Query and Download API¶

For this example assume you have created a top level Work directory. Under the Work directory create a notebooks and output directory. Then unzip the Immport Download Tool zip package and place the bin and aspera directories included in this zip under the Work directory. Change directories to the notebooks directory then run the command jupyter notebook.

The immport_download.py file contains convience functions to obtain ImmPort and Aspera tokens and a download_file method that simplifies the downloading of a file.

import sys
import os
import pandas as pd
import urllib

# Set the Python path to the location of the directory containing "immport_download.py"
immport_download_code = "../bin/"
sys.path.insert(0,immport_download_code)
os.chdir(immport_download_code)

import immport_download

Example configuration properties - Replace with real user_name and password¶

user_name = "REPLACE"
password = "REPLACE"
output_directory = "../output"

Download the HAI results for SDY222 using API¶

# Request a token, then make API call, then load into Pandas's DataFrame
token = immport_download.request_immport_token(user_name, password)
r = immport_download.api("https://api.immport.org/data/query/result/hai?studyAccession=SDY212",token)
df = pd.read_json(r)

# Print out a sample of the information in the DataFrame
print(df.columns)
print(df.measurementTechnique.unique())
print(df.armName.unique())

Index(['ageEvent', 'ageEventSpecify', 'ageUnit', 'ancestralPopulation',
       'armAccession', 'armName', 'biosampleAccession', 'biosampleSubtype',
       'biosampleType', 'clinical', 'comments', 'ethnicity',
       'experimentAccession', 'expsampleAccession', 'gender', 'maxSubjectAge',
       'measurementTechnique', 'minSubjectAge', 'plannedVisitAccession',
       'race', 'raceSpecify', 'repositoryAccession', 'repositoryName',
       'resultId', 'species', 'strain', 'studyAccession', 'studyTimeCollected',
       'studyTimeCollectedUnit', 'studyTimeT0Event', 'studyTimeT0EventSpecify',
       'studyTitle', 'subjectAccession', 'subjectPhenotype',
       'treatmentAccession', 'unitPreferred', 'unitReported', 'valuePreferred',
       'valueReported', 'virusStrainPreferred', 'virusStrainReported'],
      dtype='object')
['Hemagglutination Inhibition']
['Cohort_2' 'Cohort_1']

Rename the armName values to more descriptive values. When reviewing the ARM information we determined that Cohort_1 represents the Young participants and Cohort_2 represents the Older participants

df_clean = df[['subjectAccession','armAccession','armName','gender','race','minSubjectAge','studyTimeCollected', \
               'valuePreferred','virusStrainReported']]
df_clean.loc[df_clean['armName'] == 'Cohort_1','armName'] = "Young"
df_clean.loc[df_clean['armName'] == 'Cohort_2','armName'] = "Old"
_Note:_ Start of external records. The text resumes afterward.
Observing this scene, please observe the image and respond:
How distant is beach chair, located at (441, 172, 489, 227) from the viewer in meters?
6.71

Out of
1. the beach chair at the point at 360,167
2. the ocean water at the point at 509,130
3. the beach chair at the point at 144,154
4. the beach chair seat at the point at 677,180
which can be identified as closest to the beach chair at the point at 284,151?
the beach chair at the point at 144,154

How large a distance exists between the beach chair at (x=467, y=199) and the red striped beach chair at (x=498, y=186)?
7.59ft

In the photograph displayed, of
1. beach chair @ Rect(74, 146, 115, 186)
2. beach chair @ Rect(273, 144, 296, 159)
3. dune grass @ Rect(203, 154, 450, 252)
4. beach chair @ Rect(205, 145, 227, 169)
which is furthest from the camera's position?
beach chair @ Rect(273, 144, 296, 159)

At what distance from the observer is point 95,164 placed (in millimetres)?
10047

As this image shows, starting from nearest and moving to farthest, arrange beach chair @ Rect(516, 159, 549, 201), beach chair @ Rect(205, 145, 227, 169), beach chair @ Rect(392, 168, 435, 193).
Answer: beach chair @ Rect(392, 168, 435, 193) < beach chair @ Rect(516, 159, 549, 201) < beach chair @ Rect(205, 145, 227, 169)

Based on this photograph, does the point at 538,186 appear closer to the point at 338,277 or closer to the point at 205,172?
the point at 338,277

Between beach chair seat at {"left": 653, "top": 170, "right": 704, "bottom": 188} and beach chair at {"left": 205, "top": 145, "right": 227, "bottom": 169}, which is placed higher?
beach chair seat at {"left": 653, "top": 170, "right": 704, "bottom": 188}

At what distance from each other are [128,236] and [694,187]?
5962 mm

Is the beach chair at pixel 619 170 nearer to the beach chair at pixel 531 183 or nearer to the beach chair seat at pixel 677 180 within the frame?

/home/jcampbell/opt/python/anaconda3-4.3.0/lib/python3.6/site-packages/pandas/core/indexing.py:477: SettingWithCopyWarning: 
A value is trying to be set on a copy of a slice from a DataFrame.
Try using .loc[row_indexer,col_indexer] = value instead

See the caveats in the documentation: http://pandas.pydata.org/pandas-docs/stable/indexing.html#indexing-view-versus-copy
  self.obj[item] = s

df_clean.head()

Simple descriptive statistics¶

df_clean[['armName','subjectAccession']].drop_duplicates().groupby('armName').count()

df_clean[['gender','subjectAccession']].drop_duplicates().groupby('gender').count()

df_clean[['race','subjectAccession']].drop_duplicates().groupby('race').count()

set(df_clean.studyTimeCollected)

{0, 28}

set(df_clean.virusStrainReported)

{'B', 'H1N1', 'H3N2'}

Retrieve FCS files for Cohort_1¶

For section we use the Query API to a sample of the FCS files available for this study. Then we will use the Download API to retrieve 5 of the files.

token = immport_download.request_immport_token(user_name, password)
r = immport_download.api("https://api.immport.org/data/query/result/filePath?studyAccession=SDY212&armName=Cohort_1&measurementTechnique=Flow%20cytometry",token)
df = pd.read_json(r)

df = df[df['fileDetail'] == "Flow cytometry result"]
df_fcs = df[['subjectAccession','armAccession','armName','gender','race','minSubjectAge','studyTimeCollected', \
               'fileDetail','filePath']]

df_fcs.head()

unique_file_paths = df_fcs.filePath.unique()
unique_fcs_paths = [path for path in unique_file_paths if path.endswith(".fcs")]
len(unique_fcs_paths)

387

for i in range(0,5):
    print("Downloading: ",unique_fcs_paths[i])
    immport_download.download_file(user_name,password,
                                    unique_fcs_paths[i],output_directory)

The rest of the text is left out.